01:36Quand toutes les salles d'examen sont embolisées par des patients qui devraient être hospitalisés dans les étages mais qui restent dans les urgences,
01:43on ne peut plus assumer notre mission qui est d'accueillir les nouveaux patients parce qu'on n'a plus de boxe disponible.
01:48Donc on les entasse dans les couloirs et on a démontré en fait que ça entraînait une surmortalité de 40%.
01:55Des données scientifiques françaises ont confirmé les données de la littérature internationale et on sait que les personnes qui restent comme ça sur un brancard ont une mortalité aggravée.
02:06Et c'est une des raisons pour lesquelles les soignants démissionnent.
02:09Là ils se sont mis en grève mais dans beaucoup d'endroits ils démissionnent aboutissant à la fermeture des structures d'urgence
02:15parce que nous ne sommes plus en capacité d'assurer la sécurité, la qualité des soins que ce sont les valeurs profondes de notre métier.
02:23Le serment d'Hippocrate c'est qu'on y est très attaché, on est là pour améliorer les patients
02:28et quand on voit qu'on est impuissant face à ce défaut d'organisation de l'hospitalisation, on n'a pas d'autre choix.

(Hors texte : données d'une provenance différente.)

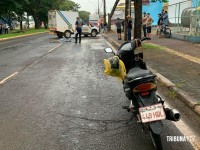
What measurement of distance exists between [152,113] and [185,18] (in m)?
19.0

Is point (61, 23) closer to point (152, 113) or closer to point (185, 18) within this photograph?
point (185, 18)

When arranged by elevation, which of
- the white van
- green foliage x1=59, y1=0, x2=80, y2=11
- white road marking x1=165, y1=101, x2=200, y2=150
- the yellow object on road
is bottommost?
white road marking x1=165, y1=101, x2=200, y2=150

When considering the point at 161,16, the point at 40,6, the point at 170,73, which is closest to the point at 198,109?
the point at 170,73

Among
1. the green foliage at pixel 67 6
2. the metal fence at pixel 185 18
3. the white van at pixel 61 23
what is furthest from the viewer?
the green foliage at pixel 67 6

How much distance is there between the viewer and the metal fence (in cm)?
1973

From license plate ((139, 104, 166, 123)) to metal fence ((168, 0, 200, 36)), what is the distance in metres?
16.0

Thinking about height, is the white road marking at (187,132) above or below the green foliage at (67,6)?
below

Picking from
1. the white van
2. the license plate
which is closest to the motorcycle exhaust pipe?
the license plate

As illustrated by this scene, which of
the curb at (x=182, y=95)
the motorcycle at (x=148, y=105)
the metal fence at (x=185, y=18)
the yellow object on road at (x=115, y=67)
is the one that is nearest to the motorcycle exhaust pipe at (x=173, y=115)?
the motorcycle at (x=148, y=105)

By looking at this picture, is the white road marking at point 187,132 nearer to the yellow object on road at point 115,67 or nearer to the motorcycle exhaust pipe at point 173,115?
the motorcycle exhaust pipe at point 173,115

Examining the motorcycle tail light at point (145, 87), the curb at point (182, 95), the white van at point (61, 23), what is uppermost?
the white van at point (61, 23)

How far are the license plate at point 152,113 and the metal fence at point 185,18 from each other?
52.4 ft

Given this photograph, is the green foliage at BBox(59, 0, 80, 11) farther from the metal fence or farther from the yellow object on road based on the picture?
the yellow object on road

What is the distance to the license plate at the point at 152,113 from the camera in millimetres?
4211
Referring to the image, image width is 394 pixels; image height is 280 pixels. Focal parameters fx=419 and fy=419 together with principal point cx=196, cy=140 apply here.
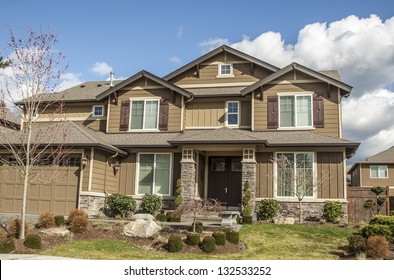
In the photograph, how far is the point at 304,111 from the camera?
1889cm

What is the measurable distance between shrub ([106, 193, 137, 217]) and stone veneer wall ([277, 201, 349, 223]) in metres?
6.22

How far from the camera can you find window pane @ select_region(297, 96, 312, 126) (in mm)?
18781

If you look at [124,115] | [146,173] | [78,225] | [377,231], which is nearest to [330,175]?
[377,231]

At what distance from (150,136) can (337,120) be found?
848 centimetres

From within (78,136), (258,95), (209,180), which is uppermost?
(258,95)

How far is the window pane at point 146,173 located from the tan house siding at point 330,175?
7.32m

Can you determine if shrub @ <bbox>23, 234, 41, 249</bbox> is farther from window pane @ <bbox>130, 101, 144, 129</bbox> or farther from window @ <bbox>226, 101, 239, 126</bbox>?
window @ <bbox>226, 101, 239, 126</bbox>

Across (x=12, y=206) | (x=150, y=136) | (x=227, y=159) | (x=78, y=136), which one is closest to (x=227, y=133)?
(x=227, y=159)

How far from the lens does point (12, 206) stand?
17.2 metres

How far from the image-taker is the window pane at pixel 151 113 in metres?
20.3

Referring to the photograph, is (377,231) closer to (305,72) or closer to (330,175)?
(330,175)

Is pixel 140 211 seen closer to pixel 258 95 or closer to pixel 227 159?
pixel 227 159

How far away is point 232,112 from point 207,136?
9.87 feet

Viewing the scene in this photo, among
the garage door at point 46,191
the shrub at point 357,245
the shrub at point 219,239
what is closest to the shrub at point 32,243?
the shrub at point 219,239
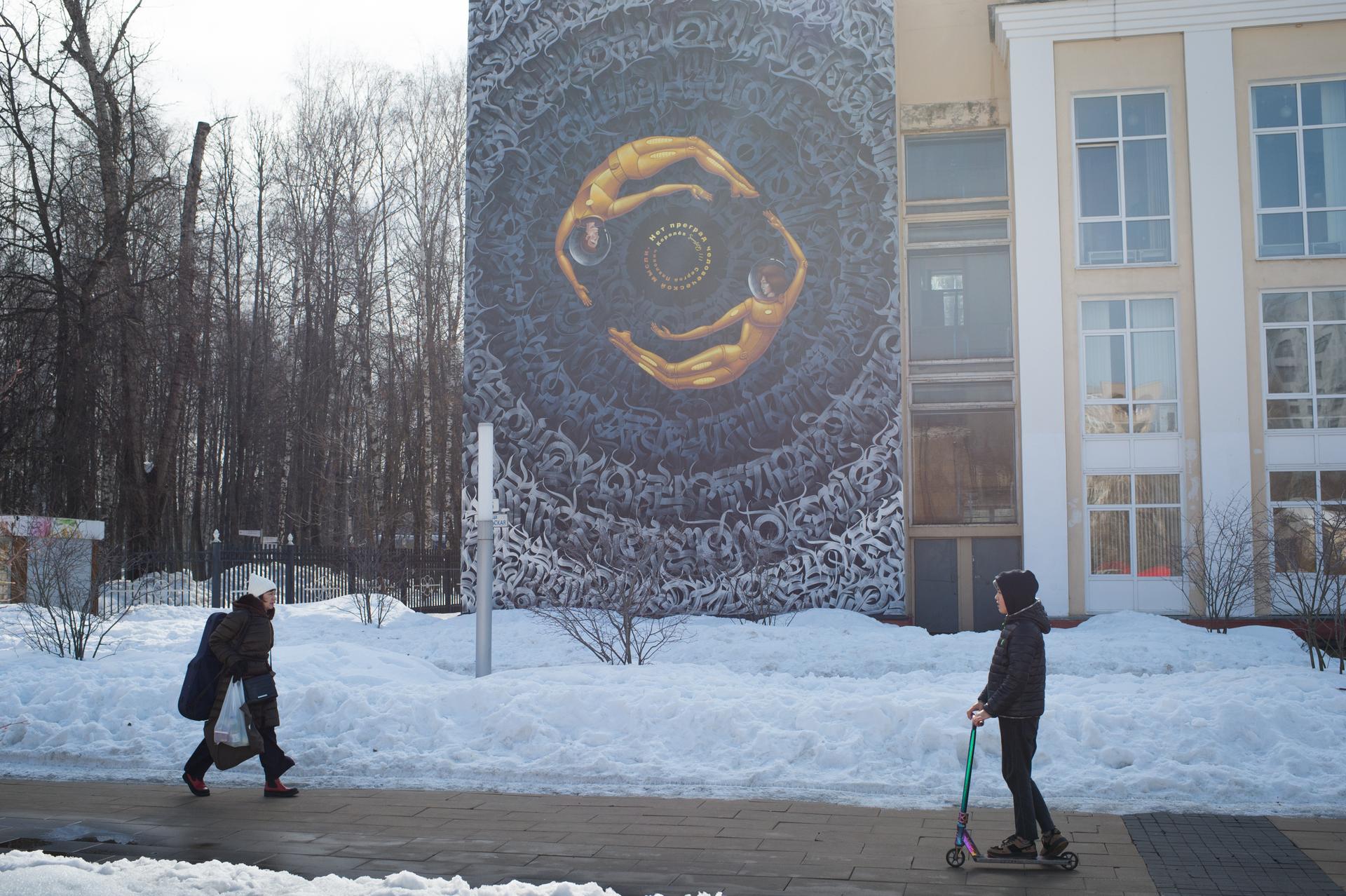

02:36Alors il suffit de faire des recherches, ça sort très vite.
02:39Quand on cherche hôpitaux on trouve tout de suite qu'à Saint-Nazaire c'est saturé, qu'à l'hôpital de Hyères près de Toulon c'est saturé aussi.
02:45Est-ce que ce système en ce début d'année il est à bout partout en France ?
02:49Ou est-ce qu'il y a des disparités malgré tout ?
02:51Alors il y a des endroits où les solutions qui ont été prévues dans le pacte de refondation des urgences sont appliquées et ça marche.
02:57Donc c'est pas une fatalité.
02:59C'est pas un scoop de savoir que tous les hivers on a les crises hivernales et qu'on a besoin de plus de lits d'hospitalisation.
03:07Et on sait en fait comment faire.
03:09Il suffit de déplacer le curseur entre les lits réservés aux programmés et les lits dédiés aux non programmés à l'aval des urgences.
03:18Donc c'est pas une fatalité encore une fois.
03:21Il y a des solutions, il faut les mettre en place et pour ça...
03:23Mais pourquoi on ne le fait pas partout alors ? Si ça marche ?
03:26Il faut une autorité aussi bien régionale que nationale qui donne les directives.
03:34Les soignants font ce qu'ils peuvent. Vraiment. Ils se mobilisent.
03:39Mais l'organisation de l'hospitalisation ça ne dépend pas des soignants.
03:43Ça dépend des directions, ça dépend de l'autorité ARS régionale et du ministère.